La confession d'un enfant du siècle d'Alfred de Musset (Pocket - 332 pages)

Première publication : 1836

 

Alfred de Musset (1810-1857) venait de sortir de sa liaison avec George Sand quand il écrivit ce texte autobiographique. Il rencontre George Sand le 19 juin 1833 lors d'un dîner et ils vont se quitter définitivement le 6 mars 1835. Un peu moins de dexu ans d'une aventure amoureuse tumultueuse dont Alfred de Musset tire ce livre en 1836, presque "à chaud", tandis que George Sand publiera "Elle et lui" en 1859, soit plus de vingt ans plus tard.

 

Octave, le héros de "la confession...", 19 ans lors au début du texte, raconte ainsi ses mésaventures sentimentales. Ce "mal du siècle" qu'il va nous présenter débute un soir dans un dîner, quand il s'aperçoit que sa maîtresse fait du pied à un de ses amis. Trahi, il demande réparation par un duel dont il sort blessé (au propre et au figuré). Il revoit sa maîtresse, se rend comtpe qu'il l'aime toujours mais la situation est compliquée et son ami Desgenais essaie e lui expliquer dans quel état d'esprit il est.

 

Page 33 : "J'ai à raconter à quelle occasion je fus pris d'abord de la maladie du siècle. // J'étais à table, à un grand souper, après une mascarade. Autour de moi mes amis richement costumés, de tous côtés de jeunes gens et des femmes, tous étincelants de beauté et de joie ; à droite et à gauche des mets exquis, des flacons, des lustres , des fleurs ; au-dessus de ma tête un orchestre bruyant, et en face de moi ma maîtresse, créature superbe que j'idôlatrais. (...) Comme je me retournais pour prendre une assiette, ma fourchette tomba. Je me baissai pour la ramasser, et, ne la trouvant pas d'abord, je soulevai la nappe pour voir où elle avait roulé. J'aperçus alors sous la table le pied de ma maîtresse qui était posé sur celui d'un jeune homme assis à côté d'elle ; leurs jambes étaient croisées et entrelacées, et ils les resserraient doucement de temps en temps".

 

Le drame "romantique" peut alors se mettre en marche. Octave va aller de déceptions en déceptions, d'abord avec Mme Levasseur, une amie de sa maîtresse qu'il va séduire et abandonner presque aussitôt, se disant qu'il n'est plus capable d'aimer.  Desgenais va l'entraîner dans le monde du libertinage et des aventures éphémères.

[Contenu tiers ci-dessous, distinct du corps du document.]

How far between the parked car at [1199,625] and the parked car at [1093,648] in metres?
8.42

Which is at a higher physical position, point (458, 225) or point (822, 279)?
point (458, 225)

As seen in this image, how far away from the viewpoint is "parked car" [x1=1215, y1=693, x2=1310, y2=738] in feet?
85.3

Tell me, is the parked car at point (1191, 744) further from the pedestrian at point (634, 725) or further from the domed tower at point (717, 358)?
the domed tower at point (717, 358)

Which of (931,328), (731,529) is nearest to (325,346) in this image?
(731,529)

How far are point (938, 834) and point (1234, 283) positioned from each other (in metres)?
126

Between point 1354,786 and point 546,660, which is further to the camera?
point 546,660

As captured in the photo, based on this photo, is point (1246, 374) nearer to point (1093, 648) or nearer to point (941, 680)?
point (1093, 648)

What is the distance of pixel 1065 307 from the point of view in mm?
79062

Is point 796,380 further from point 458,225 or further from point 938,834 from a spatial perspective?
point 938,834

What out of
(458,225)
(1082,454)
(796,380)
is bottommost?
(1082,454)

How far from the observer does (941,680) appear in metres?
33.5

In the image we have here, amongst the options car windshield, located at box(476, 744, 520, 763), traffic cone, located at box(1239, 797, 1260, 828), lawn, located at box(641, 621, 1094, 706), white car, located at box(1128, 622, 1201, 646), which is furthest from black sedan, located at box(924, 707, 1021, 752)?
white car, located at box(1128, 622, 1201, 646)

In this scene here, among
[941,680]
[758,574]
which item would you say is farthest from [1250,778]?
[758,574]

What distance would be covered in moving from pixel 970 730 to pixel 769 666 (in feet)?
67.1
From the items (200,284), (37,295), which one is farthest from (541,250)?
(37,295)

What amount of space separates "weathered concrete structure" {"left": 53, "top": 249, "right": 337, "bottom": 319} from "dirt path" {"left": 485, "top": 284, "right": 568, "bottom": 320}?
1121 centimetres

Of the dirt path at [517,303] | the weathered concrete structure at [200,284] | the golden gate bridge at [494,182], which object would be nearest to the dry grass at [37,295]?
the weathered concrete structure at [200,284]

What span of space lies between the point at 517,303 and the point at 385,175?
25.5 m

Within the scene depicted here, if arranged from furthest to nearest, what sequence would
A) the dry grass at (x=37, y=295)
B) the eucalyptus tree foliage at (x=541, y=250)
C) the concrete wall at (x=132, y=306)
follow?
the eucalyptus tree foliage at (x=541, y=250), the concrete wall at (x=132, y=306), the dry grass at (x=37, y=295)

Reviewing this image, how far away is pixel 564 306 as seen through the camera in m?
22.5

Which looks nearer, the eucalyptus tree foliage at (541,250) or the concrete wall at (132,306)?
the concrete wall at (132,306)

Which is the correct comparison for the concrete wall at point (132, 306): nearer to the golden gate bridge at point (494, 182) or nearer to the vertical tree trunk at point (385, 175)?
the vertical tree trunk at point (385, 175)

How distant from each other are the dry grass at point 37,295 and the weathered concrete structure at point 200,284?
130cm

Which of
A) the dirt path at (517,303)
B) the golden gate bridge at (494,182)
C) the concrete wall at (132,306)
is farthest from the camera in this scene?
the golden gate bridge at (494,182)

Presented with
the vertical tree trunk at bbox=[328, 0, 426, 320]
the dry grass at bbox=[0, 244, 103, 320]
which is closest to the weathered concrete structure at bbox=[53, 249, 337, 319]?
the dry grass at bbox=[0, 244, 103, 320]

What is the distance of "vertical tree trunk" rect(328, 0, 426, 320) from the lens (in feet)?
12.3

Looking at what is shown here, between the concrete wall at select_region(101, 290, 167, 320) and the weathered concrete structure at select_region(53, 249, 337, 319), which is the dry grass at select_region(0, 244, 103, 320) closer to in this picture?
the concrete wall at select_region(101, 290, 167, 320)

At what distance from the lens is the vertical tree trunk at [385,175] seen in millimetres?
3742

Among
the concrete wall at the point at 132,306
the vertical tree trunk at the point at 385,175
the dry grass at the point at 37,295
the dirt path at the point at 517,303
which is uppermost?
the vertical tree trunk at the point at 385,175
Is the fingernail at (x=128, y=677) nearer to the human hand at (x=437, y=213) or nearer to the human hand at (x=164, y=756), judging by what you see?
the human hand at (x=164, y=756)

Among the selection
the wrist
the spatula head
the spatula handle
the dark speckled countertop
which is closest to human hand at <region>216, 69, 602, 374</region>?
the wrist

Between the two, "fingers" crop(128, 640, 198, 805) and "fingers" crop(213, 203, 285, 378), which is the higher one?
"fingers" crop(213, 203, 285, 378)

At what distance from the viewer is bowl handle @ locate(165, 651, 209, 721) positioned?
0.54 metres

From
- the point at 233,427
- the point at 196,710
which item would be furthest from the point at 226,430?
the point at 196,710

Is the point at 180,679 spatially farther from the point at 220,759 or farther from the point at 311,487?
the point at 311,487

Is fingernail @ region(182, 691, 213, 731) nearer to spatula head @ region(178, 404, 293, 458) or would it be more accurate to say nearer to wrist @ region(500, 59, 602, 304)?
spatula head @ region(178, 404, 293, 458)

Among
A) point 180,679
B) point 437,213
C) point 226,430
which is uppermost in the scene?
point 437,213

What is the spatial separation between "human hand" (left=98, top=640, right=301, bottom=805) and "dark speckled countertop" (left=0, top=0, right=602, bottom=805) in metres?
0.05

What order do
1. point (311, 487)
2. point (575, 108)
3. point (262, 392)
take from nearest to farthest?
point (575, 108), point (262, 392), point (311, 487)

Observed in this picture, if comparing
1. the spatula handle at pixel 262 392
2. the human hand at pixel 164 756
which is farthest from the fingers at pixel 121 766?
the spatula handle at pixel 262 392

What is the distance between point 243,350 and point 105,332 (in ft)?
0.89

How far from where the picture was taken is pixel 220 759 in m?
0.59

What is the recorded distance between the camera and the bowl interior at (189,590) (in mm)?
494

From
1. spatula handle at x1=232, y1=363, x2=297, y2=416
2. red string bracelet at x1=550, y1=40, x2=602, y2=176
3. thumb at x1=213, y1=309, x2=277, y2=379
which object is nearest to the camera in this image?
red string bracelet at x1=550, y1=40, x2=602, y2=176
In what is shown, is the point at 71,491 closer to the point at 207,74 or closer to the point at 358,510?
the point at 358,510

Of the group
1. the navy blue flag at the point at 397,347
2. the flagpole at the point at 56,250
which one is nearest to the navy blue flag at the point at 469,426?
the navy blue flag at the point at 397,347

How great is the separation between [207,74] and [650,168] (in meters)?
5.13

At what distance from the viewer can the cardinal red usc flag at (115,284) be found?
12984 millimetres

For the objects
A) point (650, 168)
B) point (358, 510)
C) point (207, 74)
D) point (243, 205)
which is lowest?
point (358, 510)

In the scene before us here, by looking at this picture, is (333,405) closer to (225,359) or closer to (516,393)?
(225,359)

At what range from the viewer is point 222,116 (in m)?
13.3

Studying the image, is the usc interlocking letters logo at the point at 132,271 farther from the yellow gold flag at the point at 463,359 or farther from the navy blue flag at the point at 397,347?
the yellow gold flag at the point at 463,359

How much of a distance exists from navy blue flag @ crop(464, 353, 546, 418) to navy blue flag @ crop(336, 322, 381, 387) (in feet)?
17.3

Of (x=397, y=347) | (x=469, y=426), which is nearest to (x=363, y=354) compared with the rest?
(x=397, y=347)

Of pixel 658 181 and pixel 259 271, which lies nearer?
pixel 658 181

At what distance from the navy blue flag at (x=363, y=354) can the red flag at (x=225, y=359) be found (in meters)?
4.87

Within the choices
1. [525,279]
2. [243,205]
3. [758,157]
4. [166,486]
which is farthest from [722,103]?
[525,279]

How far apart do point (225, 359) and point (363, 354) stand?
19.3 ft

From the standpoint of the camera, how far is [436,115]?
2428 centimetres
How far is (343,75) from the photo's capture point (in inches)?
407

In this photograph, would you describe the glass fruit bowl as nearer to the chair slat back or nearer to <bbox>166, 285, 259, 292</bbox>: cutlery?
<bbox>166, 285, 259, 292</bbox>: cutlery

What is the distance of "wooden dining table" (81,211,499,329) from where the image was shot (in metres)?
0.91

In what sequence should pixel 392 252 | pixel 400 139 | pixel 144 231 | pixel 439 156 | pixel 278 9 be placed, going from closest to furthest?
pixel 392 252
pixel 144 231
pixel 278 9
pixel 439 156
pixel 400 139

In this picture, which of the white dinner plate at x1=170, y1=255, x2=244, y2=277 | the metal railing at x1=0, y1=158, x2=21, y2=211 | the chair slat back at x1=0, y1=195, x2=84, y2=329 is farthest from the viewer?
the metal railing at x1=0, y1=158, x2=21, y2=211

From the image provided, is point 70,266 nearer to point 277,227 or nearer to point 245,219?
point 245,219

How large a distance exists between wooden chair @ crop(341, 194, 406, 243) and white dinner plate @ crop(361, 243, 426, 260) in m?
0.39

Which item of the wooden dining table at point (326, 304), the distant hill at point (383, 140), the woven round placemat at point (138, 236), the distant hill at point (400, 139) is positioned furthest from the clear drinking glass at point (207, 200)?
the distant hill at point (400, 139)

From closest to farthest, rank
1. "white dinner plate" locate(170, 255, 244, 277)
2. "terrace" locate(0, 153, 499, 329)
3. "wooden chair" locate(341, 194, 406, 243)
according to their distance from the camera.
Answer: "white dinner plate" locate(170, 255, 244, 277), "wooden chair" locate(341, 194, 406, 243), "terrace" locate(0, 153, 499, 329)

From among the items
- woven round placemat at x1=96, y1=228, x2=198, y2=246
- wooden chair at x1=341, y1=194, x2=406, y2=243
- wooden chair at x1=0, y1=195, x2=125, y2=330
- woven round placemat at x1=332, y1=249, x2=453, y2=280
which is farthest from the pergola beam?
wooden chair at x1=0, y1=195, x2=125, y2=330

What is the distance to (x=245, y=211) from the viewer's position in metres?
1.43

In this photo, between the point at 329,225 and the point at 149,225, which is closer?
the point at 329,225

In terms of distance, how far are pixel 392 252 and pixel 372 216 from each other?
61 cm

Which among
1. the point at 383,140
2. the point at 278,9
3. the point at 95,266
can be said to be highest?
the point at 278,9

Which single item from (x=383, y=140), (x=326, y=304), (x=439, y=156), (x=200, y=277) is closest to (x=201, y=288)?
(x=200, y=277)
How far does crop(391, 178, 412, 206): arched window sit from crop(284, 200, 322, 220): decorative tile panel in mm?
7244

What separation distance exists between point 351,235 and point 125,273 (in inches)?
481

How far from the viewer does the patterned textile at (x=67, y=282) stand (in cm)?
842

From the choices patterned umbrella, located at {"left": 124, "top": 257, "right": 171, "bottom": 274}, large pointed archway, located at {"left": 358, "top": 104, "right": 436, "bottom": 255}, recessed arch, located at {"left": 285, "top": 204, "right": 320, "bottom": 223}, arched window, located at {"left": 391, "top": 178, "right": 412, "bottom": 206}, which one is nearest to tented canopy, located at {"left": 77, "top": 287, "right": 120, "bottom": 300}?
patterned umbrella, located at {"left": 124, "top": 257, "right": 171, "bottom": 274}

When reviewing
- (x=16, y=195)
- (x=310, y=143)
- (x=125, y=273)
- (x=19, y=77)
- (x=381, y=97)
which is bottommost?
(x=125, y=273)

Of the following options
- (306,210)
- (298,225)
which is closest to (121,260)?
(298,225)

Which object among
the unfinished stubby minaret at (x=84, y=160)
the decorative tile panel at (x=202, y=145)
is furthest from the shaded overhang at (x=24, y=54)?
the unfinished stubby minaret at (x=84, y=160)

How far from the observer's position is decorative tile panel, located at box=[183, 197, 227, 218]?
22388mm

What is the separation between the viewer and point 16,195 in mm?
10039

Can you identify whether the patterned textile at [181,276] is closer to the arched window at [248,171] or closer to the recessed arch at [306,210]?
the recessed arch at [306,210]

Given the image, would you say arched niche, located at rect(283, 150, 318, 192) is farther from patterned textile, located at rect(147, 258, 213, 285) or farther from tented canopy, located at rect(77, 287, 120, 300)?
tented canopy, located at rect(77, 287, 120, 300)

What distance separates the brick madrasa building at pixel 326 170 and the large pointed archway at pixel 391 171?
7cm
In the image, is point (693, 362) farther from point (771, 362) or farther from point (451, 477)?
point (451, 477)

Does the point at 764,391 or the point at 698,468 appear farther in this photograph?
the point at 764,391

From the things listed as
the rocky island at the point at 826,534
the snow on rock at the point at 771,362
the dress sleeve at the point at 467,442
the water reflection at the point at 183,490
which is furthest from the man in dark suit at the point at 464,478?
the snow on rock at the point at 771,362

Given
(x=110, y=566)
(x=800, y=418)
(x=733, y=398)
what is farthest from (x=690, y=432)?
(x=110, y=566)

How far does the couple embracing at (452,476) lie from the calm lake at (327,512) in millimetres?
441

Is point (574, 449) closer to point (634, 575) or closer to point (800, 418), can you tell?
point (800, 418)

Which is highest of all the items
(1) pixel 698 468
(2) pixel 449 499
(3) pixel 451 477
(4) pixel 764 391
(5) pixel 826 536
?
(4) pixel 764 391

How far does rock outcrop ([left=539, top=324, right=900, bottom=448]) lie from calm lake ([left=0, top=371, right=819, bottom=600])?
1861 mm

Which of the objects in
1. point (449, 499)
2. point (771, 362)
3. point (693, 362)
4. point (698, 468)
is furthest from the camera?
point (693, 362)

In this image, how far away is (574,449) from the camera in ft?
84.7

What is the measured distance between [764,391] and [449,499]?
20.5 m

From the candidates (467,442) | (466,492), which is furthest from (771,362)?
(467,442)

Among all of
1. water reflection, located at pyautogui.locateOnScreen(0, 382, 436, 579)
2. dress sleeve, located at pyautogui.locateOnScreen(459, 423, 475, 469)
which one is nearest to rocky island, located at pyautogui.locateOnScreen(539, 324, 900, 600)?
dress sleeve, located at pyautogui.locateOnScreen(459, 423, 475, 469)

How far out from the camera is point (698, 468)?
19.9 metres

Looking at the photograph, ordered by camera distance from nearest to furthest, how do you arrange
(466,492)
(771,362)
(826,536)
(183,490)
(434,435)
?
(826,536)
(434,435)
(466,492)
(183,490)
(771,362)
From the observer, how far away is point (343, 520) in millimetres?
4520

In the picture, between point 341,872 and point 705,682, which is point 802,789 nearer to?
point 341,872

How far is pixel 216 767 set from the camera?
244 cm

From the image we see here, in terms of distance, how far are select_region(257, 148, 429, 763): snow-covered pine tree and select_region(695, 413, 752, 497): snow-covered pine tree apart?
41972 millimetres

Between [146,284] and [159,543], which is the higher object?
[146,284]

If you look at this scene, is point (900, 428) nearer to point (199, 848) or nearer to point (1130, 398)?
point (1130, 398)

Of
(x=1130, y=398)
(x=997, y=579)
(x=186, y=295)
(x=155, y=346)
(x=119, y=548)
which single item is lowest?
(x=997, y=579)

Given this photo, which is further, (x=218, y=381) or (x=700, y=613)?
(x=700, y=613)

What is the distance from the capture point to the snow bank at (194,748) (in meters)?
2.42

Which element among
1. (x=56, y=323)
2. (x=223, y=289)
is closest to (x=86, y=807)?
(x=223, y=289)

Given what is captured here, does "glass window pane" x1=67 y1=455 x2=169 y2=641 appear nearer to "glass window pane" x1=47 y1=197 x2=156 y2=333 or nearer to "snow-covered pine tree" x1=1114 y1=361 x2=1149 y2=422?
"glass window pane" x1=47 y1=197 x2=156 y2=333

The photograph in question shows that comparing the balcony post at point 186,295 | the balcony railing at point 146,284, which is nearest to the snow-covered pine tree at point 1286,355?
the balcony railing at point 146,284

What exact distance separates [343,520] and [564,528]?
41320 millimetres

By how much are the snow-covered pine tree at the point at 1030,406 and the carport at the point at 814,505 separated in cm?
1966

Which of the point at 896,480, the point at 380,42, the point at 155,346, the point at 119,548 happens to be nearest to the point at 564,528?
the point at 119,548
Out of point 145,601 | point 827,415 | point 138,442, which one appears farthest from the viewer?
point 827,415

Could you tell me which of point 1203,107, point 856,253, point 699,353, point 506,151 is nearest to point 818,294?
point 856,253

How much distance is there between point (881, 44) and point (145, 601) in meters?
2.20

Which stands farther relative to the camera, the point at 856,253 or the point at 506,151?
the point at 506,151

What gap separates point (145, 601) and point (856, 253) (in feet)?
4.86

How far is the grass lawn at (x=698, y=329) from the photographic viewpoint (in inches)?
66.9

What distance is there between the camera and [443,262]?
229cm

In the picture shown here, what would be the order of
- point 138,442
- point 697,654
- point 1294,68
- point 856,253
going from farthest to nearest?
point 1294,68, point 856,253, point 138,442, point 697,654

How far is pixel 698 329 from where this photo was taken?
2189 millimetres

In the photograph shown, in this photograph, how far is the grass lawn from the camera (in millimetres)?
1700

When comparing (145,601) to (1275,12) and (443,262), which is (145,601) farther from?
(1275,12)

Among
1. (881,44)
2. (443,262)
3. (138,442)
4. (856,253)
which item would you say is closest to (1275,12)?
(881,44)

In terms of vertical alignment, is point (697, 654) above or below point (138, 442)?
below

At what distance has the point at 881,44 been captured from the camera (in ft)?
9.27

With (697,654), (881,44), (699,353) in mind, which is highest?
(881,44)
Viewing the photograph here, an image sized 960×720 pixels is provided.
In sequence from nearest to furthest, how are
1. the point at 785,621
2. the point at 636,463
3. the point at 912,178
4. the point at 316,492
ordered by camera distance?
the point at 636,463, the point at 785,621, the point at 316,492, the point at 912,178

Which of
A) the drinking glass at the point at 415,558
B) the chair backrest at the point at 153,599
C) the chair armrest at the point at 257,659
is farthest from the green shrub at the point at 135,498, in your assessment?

Et puis, il rencontre Béatrice Pierson, plus âgée que lui, qui va le repousser. Seulement Octave se rend compte qu'elle l'aime.

 

Elle lui écrit : 'page 169) "... Je suis plus vieille que vous de quelques années, et je vous demande de ne plus me revoir. Ce serait en vain que vous tenteriez d'oublier un moment de faiblesse ; ce qui s'est passé entre nous ne peut ni être une seconde fois ni s'oublier tout à fait. // Je ne vous quitte pas sans tristesse ; je fais une absence de quelques jours ; si, en revenant, je ne vous trouve plus au pays, je serai sensible à cette dernière marque de l'amitié et de l'estime que vous m'avez témoignées. - Brigitte Pierson".

 

Et telle la relation avec George Sand, celle entre Octave et Brigitte se révèle compliquée. Octave est suspicieux, essaie de savoir si elle lui est fidèle, surveille Smith qui va être l'amant de Brigitte, plusieurs preuves l'attestant.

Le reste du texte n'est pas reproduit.